Çıkarılan metin:
----
Scudo Sports

Kaz Dağları'nın Nabız Atışının Hissedildiği Yer DALAK SUYU #3

Kayıt
21 Haziran 2010
Mesaj
82
Tepki
184
Şehir
Bursa
Uzun süredir gitmek istediğim, yerli halkın: “Hocam bulaman siz orayı , garıştırın sen yolları, ayı çıkıverii paralayıveri seni” diye vaz geçirmeye çalıştığı yerin gezisidir Dalak Suyu. Şivesiyle olsun, insanlıklarıyla olsun çok iyidir buranın insanı. Denemeden, ayı mı var, yollar karışık mı nerden bileyim dedim, bastım pedala. Bu su, öyle bir su ki yaz aylarında içmek için güneşte bekletmek gereken, karpuzu içine koyduğunda çatlatan, konuştuğunda tepki gösteren, kızdığında sana fokurdayan canlı bir su. Kaz Dağının ruhları varsa bir tanesi de bu sudur.
Yola çıkış hikâyemiz şöyleydi: Akşam, arkadaşım Remzi ile otururken ikimizin de boş günü olan Salı günü ne yapalım diye konuşuyorduk. Sonrasından çok pişman olacağı bir şey söyledi: “Hadi yarın seni Dalak Suyuna götüreyim” neden mi pişman oldu çünkü kendisi tam bir motorsiklet tutkunu. Uzun uğraşlarının ardından beni motorla gitmeye ikna edemeyince; çaresiz, sözünden de dönemediği için çıktık yola benim için keyifli, onun için bol beklemeli bir gezi oldu. Ona da benim fotoğraflarımı çekmek için bol vakit kaldı. Fotoğrafların çoğu Remzi HALLI arkadaşıma aittir. Sağ olsun pek güzel kareler yakalamış. Geçelim fotoğraflara...

(link)
----
Veri bölümü:
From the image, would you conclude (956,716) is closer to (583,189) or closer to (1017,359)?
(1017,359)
----
Verilen görev: Dalak Suyu gezisini anlatan metin şu ifadeleri doğruluyor mu: (a) Remzi yolculuğu motorla yapmak istemişti; (b) fotoğrafların çoğunu yazar kendisi çekmiştir; (c) gezi cumartesi günü yapılmıştır? Her ifade için evet ya da hayır deyin ve karara götüren sözleri metinden değiştirmeden alıntılayın.

Görevin sonucu:
(a) Evet: "beni motorla gitmeye ikna edemeyince"
(b) Hayır: "Fotoğrafların çoğu Remzi HALLI arkadaşıma aittir."
(c) Hayır: "ikimizin de boş günü olan Salı günü"